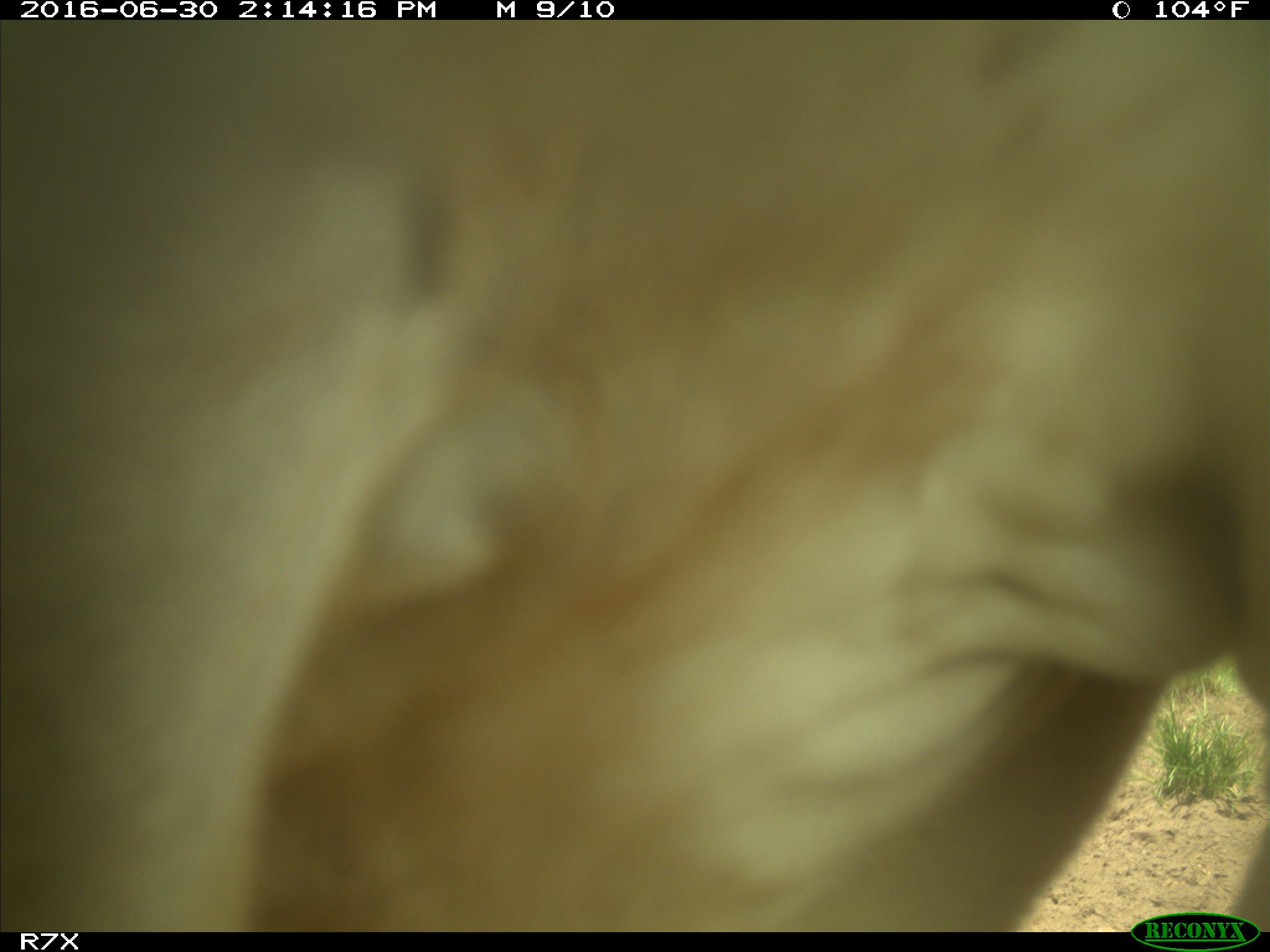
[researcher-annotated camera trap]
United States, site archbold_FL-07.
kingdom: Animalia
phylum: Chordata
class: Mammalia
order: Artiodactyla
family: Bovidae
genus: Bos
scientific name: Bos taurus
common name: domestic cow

#####

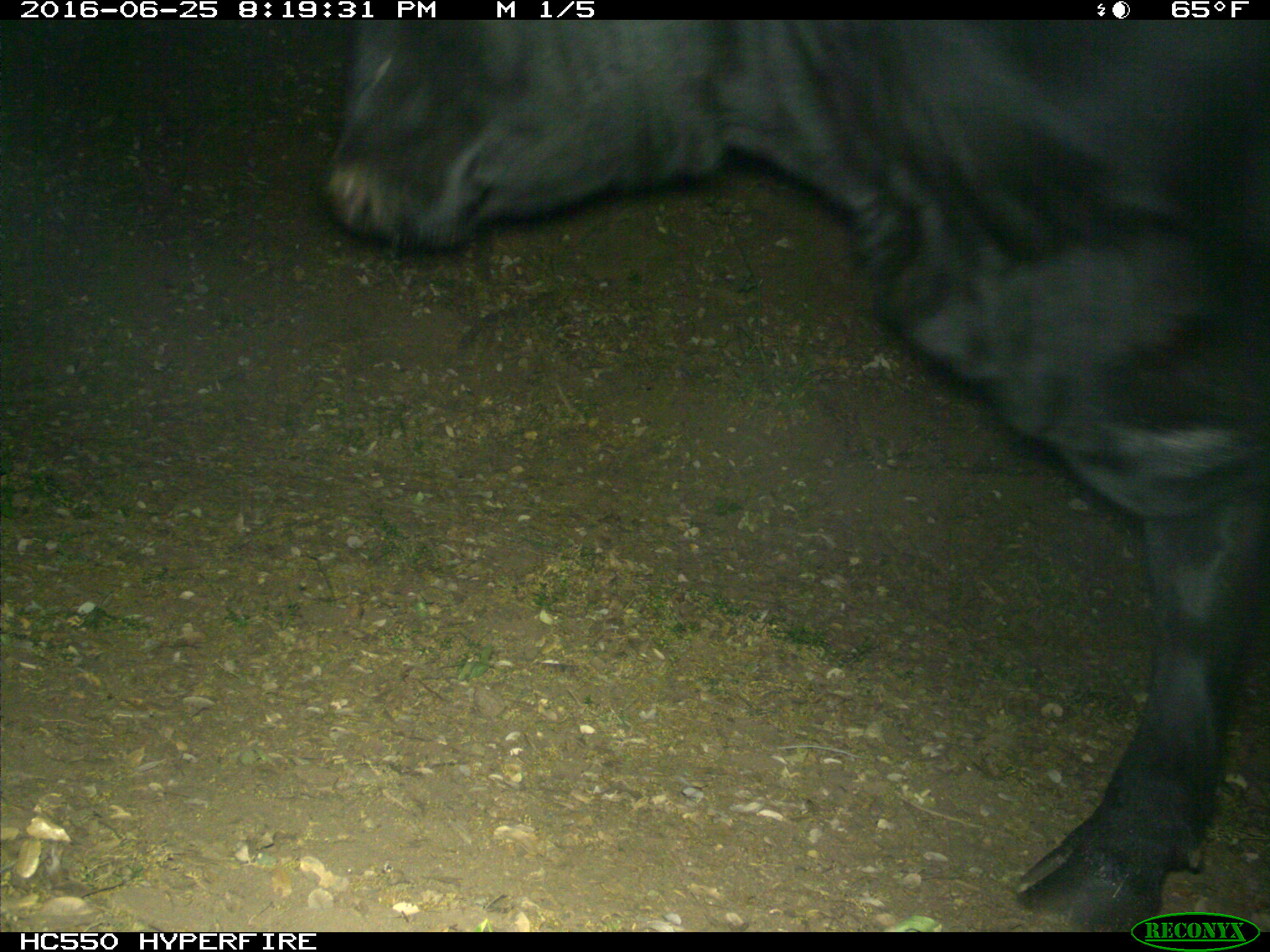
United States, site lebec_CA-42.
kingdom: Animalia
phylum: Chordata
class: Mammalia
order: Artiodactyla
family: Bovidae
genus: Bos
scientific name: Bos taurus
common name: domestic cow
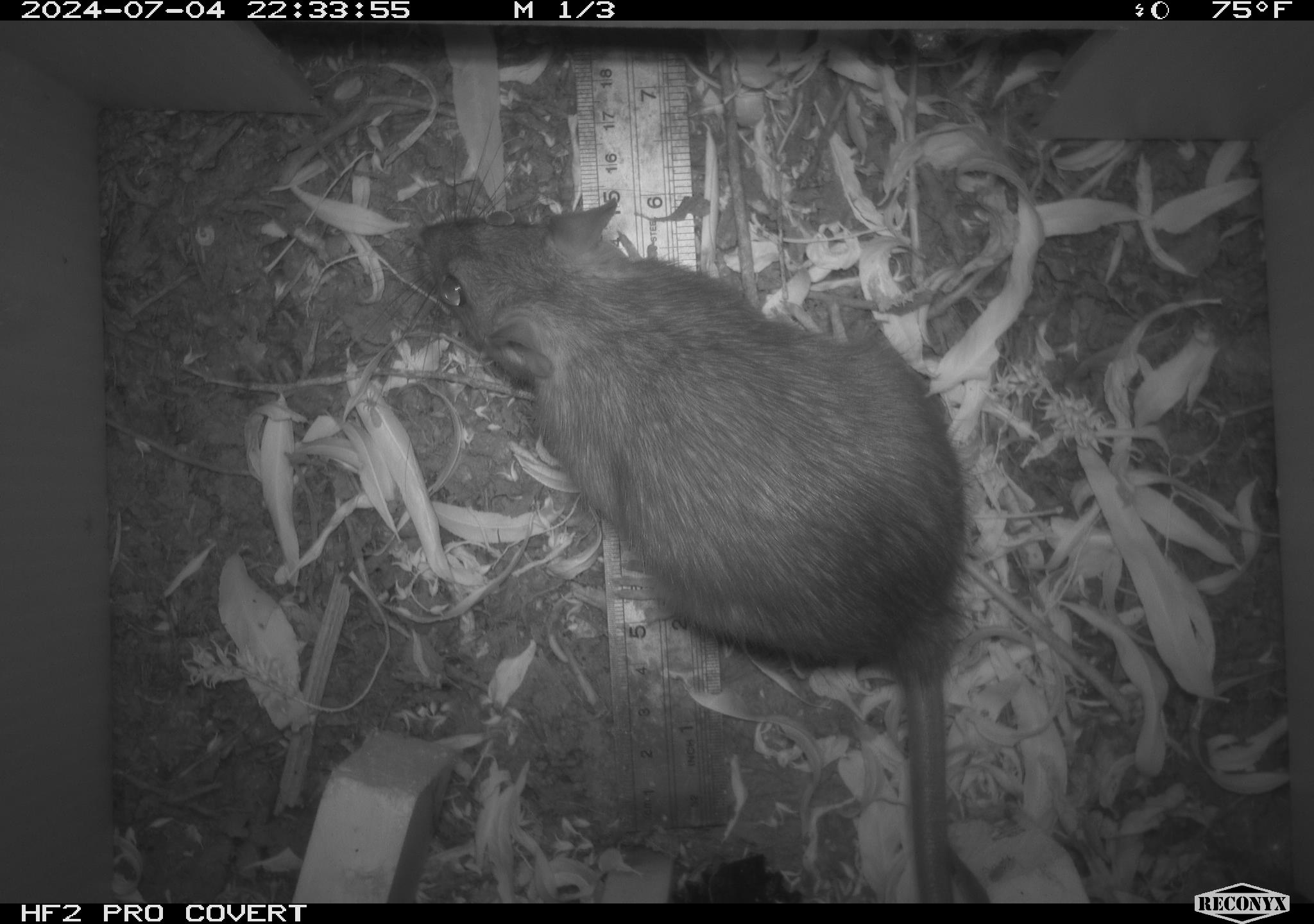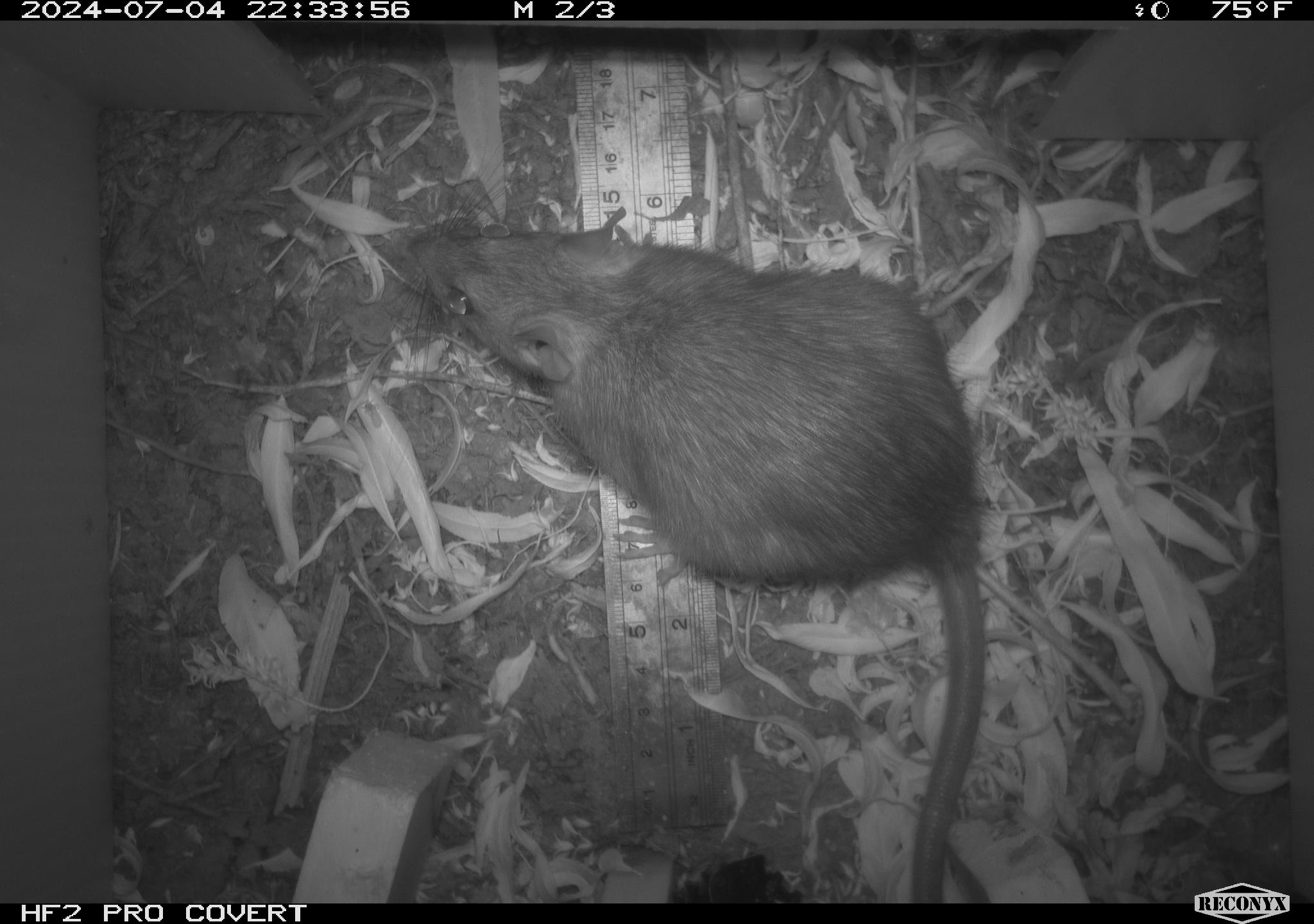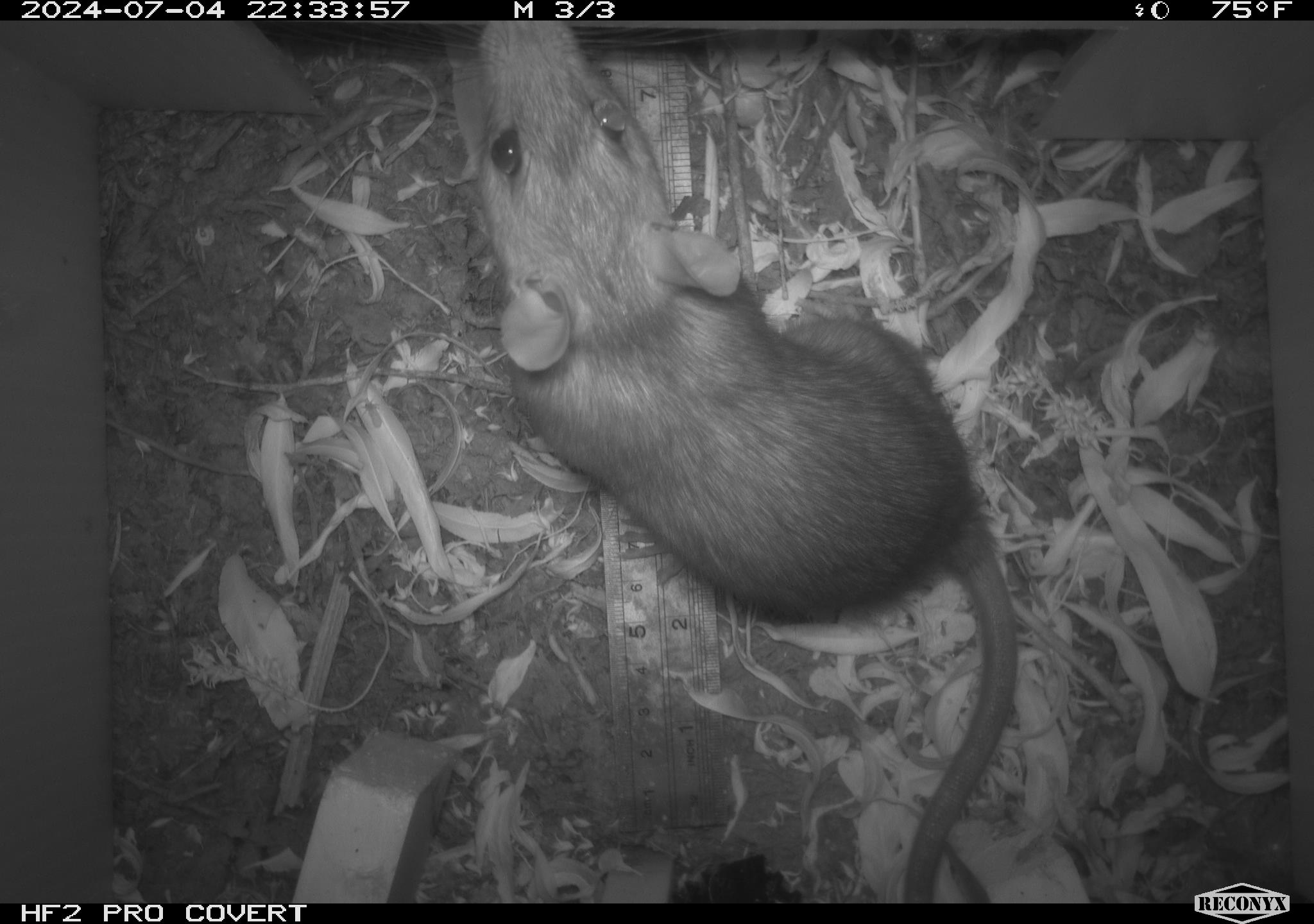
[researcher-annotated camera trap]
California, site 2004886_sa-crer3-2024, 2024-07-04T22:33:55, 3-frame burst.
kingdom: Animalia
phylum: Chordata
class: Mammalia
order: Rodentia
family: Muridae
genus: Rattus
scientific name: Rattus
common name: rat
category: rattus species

#####

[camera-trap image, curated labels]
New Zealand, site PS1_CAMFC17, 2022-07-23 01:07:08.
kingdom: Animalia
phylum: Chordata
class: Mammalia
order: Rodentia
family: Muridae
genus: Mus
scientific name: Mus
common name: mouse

#####

● **EXERCISE**
Every line above with the string "scientific" in it needs to be copied.

● **RESULT FOR THIS EXERCISE**
scientific name: Bos taurus
scientific name: Bos taurus
scientific name: Rattus
scientific name: Mus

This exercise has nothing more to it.